If I were a bakery this La Miche would be my “Hausbrot”. This is the bread that I make very regularly for our family, its easy, nutritious and very versatile in its eating uses. La Miche is a traditional french bread and the name ” la Miche” literally means a large round loaf. This traditional french bread is typically made from dough that is predominantly wholewheat with a mix of other flours in proportions that vary both regionally and from bakery to bakery. In this version here, I use regular organic whole wheat flour with a little white bread flour. The addition of white flour helps to lift the bread and create a nice soft crumb that is not as dense as 100% wholewheat bread.
Recipe for La Miche
Ingredients for one large round loaf
100g wheat sour dough starter (taken directly from the fridge).
575g organic wholewheat flour
200g wheat flour 550
20g fresh yeast
extra ~70g wholewheat flour (caution, add at the end of the mix)
Mix all the ingredients apart from the extra flour on low speed for 6-7 minutes. The dough mix at this stage will be very wet, but thats OK because the wholewheat flour needs to be well hydrated. However, since this dough is going to be baked as a large boule it needs to be able to hold its shape and rise up, and not spread out, so you now need to add more flour to create a robust dough that can be formed into a tight ball. Add the extra 70g of flour and more if the dough is still too wet. Mix well.

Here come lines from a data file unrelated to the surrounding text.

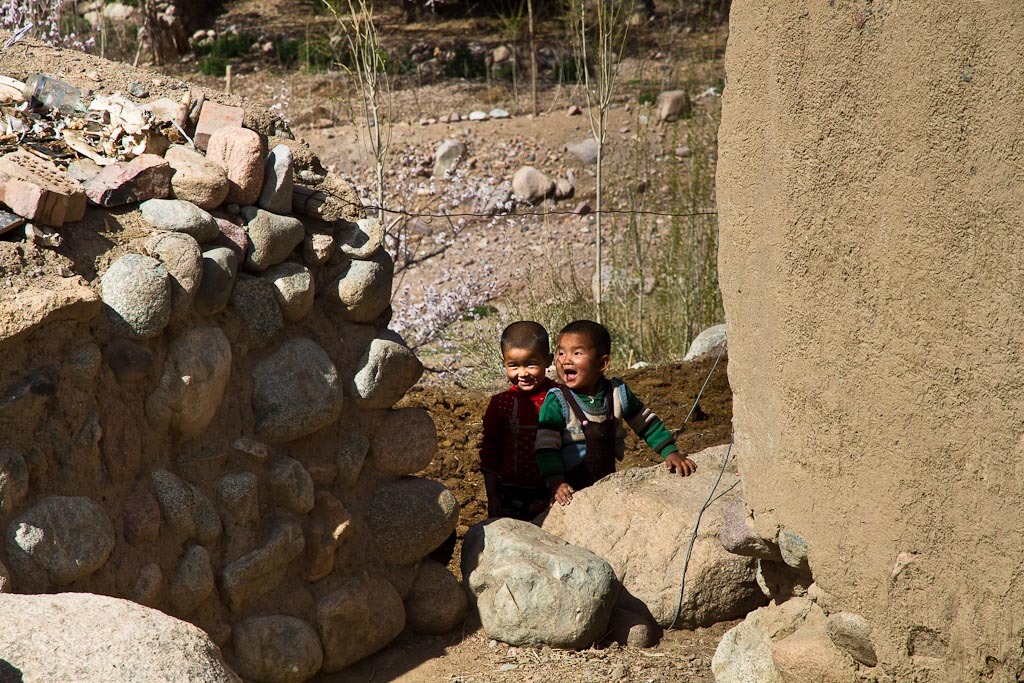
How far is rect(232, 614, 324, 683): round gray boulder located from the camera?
2.78 m

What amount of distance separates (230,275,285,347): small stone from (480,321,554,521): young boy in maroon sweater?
0.99 m

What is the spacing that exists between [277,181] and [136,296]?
583 mm

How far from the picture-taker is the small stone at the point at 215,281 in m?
2.72

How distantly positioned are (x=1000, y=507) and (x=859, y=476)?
0.31m

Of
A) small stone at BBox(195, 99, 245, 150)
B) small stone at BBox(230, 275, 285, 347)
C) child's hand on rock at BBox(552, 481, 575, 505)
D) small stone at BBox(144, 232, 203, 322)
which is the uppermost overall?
small stone at BBox(195, 99, 245, 150)

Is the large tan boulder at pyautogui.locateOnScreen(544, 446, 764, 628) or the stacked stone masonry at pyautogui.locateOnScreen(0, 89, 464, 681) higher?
the stacked stone masonry at pyautogui.locateOnScreen(0, 89, 464, 681)

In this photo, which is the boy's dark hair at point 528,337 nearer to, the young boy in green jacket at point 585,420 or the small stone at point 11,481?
the young boy in green jacket at point 585,420

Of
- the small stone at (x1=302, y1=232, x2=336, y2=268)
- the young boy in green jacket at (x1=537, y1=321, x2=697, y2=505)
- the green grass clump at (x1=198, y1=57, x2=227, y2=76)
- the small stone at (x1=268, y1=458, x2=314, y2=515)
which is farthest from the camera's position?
the green grass clump at (x1=198, y1=57, x2=227, y2=76)

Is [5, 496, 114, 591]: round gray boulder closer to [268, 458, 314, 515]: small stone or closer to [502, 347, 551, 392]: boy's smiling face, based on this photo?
[268, 458, 314, 515]: small stone

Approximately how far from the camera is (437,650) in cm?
321

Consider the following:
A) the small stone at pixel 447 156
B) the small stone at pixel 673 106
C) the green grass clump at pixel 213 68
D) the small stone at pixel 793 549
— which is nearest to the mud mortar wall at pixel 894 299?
the small stone at pixel 793 549

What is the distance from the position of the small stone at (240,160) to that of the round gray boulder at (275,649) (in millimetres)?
1135

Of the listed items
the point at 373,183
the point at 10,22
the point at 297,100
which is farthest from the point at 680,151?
Answer: the point at 10,22

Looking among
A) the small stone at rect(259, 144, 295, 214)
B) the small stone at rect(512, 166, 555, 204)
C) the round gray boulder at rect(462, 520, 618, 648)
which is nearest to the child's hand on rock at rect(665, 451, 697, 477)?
the round gray boulder at rect(462, 520, 618, 648)
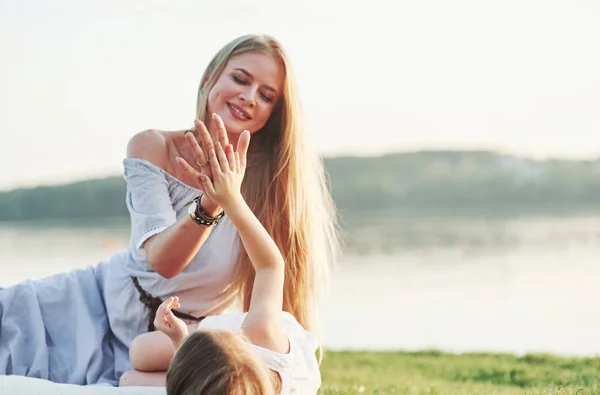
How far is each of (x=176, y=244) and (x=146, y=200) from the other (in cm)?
40

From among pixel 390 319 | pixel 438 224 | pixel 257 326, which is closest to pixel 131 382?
pixel 257 326

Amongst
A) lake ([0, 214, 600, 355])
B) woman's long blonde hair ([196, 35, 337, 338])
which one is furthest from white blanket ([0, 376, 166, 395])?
lake ([0, 214, 600, 355])

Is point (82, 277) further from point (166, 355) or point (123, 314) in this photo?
point (166, 355)

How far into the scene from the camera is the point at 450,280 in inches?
356

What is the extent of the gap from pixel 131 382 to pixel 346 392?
1.09 metres

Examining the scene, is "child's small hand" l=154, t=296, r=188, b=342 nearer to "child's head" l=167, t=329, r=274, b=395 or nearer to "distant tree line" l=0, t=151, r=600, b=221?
"child's head" l=167, t=329, r=274, b=395

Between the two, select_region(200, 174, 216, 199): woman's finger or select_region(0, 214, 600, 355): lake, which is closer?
select_region(200, 174, 216, 199): woman's finger

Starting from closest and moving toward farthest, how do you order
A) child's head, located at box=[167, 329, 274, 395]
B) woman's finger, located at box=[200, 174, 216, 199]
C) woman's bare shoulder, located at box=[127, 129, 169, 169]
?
child's head, located at box=[167, 329, 274, 395], woman's finger, located at box=[200, 174, 216, 199], woman's bare shoulder, located at box=[127, 129, 169, 169]

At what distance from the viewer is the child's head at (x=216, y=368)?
A: 209cm

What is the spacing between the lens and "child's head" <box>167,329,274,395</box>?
2.09 metres

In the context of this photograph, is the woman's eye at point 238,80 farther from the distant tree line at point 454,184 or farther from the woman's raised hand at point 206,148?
the distant tree line at point 454,184

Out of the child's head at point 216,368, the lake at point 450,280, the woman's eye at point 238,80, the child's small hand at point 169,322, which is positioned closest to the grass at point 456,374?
the lake at point 450,280

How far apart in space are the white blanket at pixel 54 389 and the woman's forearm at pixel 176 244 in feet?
1.82

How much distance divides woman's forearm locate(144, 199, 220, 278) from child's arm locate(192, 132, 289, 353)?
30 centimetres
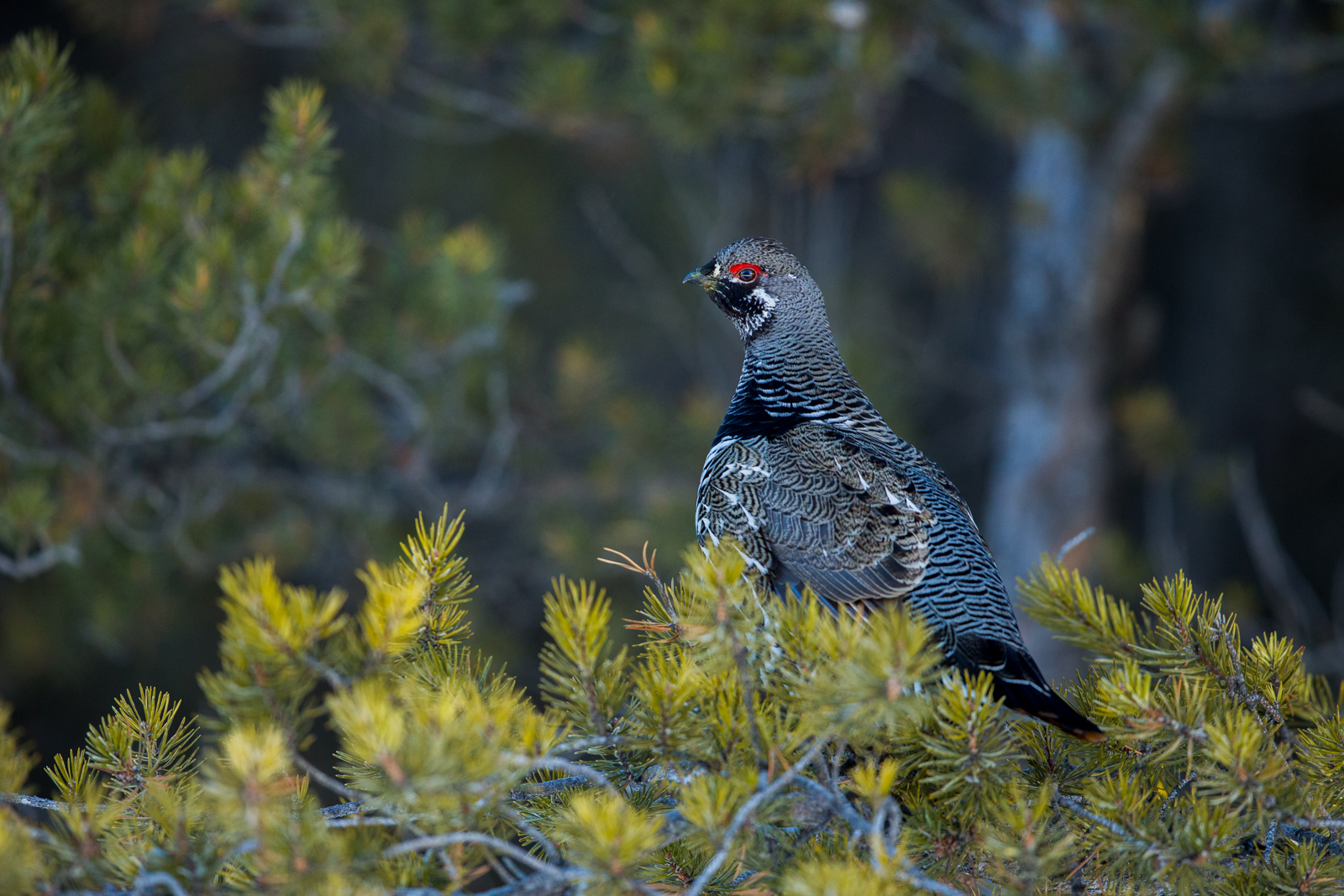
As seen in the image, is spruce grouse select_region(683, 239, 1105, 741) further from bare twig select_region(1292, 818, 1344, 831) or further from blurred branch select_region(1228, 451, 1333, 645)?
blurred branch select_region(1228, 451, 1333, 645)

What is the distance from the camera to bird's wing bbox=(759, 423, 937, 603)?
237 centimetres

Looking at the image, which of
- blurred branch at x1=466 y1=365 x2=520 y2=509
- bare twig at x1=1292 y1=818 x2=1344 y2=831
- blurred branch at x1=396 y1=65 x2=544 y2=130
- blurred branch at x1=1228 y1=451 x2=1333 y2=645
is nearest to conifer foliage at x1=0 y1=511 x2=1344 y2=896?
bare twig at x1=1292 y1=818 x2=1344 y2=831

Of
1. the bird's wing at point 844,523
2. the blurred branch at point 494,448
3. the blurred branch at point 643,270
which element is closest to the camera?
the bird's wing at point 844,523

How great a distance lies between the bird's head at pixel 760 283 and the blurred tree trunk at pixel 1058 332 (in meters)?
2.29

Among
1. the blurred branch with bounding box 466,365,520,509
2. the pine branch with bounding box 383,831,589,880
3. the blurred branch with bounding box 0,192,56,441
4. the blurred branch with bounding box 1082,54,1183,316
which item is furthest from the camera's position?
the blurred branch with bounding box 1082,54,1183,316

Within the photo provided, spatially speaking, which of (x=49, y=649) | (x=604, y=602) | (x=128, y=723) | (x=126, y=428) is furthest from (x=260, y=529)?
(x=604, y=602)

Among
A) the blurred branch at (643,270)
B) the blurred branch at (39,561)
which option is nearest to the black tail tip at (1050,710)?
the blurred branch at (39,561)

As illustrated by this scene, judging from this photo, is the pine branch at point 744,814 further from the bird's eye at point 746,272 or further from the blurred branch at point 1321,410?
the blurred branch at point 1321,410

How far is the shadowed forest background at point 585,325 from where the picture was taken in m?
3.31

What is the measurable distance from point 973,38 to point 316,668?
4.74 m

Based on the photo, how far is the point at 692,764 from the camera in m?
1.53

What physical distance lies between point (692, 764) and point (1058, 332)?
13.4ft

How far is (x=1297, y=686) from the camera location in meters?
1.79

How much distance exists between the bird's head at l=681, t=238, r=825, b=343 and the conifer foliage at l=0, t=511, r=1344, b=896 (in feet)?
4.56
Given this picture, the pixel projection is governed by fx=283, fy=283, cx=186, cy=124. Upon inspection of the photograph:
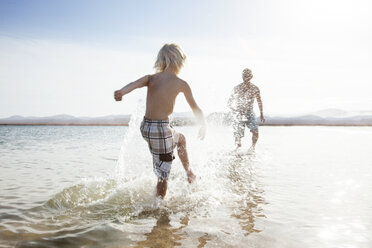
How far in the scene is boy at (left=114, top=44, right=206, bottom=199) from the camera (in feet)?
12.2

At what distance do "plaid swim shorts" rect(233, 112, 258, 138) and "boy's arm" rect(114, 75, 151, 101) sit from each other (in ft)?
19.0

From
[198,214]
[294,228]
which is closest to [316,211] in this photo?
[294,228]

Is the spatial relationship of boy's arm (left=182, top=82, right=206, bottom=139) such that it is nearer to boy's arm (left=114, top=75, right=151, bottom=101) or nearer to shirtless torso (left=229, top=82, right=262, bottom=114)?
boy's arm (left=114, top=75, right=151, bottom=101)

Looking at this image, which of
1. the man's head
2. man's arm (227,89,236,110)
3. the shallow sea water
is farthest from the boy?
the man's head

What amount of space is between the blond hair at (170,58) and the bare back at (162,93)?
5.8 inches

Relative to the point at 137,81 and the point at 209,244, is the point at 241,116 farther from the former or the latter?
the point at 209,244

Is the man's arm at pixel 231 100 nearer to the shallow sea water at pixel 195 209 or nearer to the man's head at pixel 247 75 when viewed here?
the man's head at pixel 247 75

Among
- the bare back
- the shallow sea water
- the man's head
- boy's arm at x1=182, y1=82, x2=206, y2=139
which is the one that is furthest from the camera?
the man's head

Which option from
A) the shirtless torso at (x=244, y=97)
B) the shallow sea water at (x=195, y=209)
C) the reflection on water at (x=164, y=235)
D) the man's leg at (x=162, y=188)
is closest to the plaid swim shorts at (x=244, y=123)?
the shirtless torso at (x=244, y=97)

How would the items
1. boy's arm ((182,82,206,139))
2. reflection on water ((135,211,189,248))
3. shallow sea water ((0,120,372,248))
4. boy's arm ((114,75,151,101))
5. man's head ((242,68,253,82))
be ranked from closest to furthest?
reflection on water ((135,211,189,248)) < shallow sea water ((0,120,372,248)) < boy's arm ((114,75,151,101)) < boy's arm ((182,82,206,139)) < man's head ((242,68,253,82))

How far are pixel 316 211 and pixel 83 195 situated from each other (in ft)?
10.5

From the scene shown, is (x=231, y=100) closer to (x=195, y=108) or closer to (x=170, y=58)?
(x=195, y=108)

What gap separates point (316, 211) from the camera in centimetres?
333

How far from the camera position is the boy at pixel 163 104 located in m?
3.73
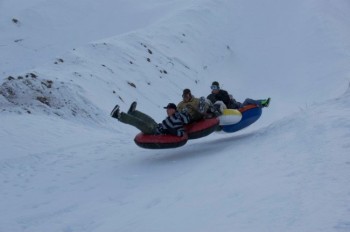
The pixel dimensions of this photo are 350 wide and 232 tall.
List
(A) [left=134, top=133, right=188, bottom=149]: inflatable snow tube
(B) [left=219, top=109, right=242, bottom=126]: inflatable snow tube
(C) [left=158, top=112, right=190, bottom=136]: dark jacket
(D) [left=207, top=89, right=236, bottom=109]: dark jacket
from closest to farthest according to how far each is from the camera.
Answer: (A) [left=134, top=133, right=188, bottom=149]: inflatable snow tube < (C) [left=158, top=112, right=190, bottom=136]: dark jacket < (B) [left=219, top=109, right=242, bottom=126]: inflatable snow tube < (D) [left=207, top=89, right=236, bottom=109]: dark jacket

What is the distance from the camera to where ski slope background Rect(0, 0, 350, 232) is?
4.73 meters

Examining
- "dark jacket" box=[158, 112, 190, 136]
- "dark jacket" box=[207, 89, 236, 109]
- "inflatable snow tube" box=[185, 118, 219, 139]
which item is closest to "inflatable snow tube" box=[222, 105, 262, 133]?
"dark jacket" box=[207, 89, 236, 109]

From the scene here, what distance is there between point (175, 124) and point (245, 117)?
5.05 ft

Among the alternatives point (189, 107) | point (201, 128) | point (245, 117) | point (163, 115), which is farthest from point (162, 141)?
point (163, 115)

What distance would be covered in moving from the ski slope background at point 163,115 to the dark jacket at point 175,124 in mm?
475

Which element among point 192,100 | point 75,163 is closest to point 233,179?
point 192,100

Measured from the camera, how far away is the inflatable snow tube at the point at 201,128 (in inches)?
307

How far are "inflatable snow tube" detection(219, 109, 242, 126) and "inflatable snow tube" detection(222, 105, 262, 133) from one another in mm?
92

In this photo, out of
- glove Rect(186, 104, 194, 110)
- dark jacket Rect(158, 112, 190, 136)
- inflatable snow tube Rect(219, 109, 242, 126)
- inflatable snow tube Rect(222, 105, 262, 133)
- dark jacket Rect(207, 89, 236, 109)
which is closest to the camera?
dark jacket Rect(158, 112, 190, 136)

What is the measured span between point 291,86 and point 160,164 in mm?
11316

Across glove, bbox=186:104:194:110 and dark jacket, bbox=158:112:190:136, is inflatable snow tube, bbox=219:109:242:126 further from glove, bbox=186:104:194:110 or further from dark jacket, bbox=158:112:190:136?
dark jacket, bbox=158:112:190:136

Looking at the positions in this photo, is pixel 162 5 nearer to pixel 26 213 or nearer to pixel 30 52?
pixel 30 52

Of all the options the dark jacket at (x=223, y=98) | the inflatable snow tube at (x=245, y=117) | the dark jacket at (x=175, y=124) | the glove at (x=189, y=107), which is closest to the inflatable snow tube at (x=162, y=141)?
the dark jacket at (x=175, y=124)

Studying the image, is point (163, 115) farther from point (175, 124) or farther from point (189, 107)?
point (175, 124)
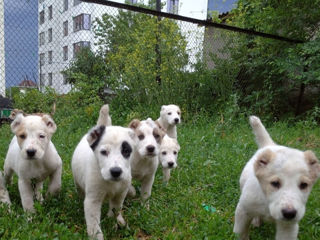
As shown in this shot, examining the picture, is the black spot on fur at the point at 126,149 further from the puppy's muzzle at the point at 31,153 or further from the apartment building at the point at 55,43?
the apartment building at the point at 55,43

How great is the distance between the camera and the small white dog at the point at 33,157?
3.59m

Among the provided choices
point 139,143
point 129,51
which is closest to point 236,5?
point 129,51

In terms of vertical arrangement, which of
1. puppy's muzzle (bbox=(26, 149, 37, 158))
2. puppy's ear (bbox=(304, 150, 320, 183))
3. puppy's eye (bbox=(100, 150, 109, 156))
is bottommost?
puppy's muzzle (bbox=(26, 149, 37, 158))

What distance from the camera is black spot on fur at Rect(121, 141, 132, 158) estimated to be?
319 cm

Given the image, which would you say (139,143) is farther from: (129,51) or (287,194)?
(129,51)

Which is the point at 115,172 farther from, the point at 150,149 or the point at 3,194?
the point at 3,194

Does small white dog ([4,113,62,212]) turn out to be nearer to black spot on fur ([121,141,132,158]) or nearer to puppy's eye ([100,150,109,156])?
puppy's eye ([100,150,109,156])

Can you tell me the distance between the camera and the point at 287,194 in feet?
8.45

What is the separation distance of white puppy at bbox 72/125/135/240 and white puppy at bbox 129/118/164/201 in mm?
628

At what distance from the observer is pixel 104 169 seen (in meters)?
3.06

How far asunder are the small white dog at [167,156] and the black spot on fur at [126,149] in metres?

Cover the bowl and let rise for 1.5 hours at room temperature. Once doubled in size turn out the dough onto a heavily floured work surface. Kneed in still more flour if the dough is not holding its shape. Flatten the dough and fold it twice, repeat. Take approximately 1/5 of the dough and form a small dough ball. Place this small ball into the centre of your prooving basket. Then form the rest of the dough into a large ball and place it on top of the small ball in the basket. Make sure there is space in your basket for the dough to rise well, the dough should not fill more that 2/3rds of the basket. (if needed remove some of the dough, form into rolls and bake seperately, no need to waste any!).
Leave to rise again at room temperature for 45-60 minutes. Preheat your oven to 250 degrees and place a roasting try of water on the floor of the oven, to create steam during the baking. Carefully turn out the dough onto a floured baking sheet and bake hot for 10 mins. Then turn down the oven to 190 degrees and bake for a further 60-70 minutes, until deeply browned.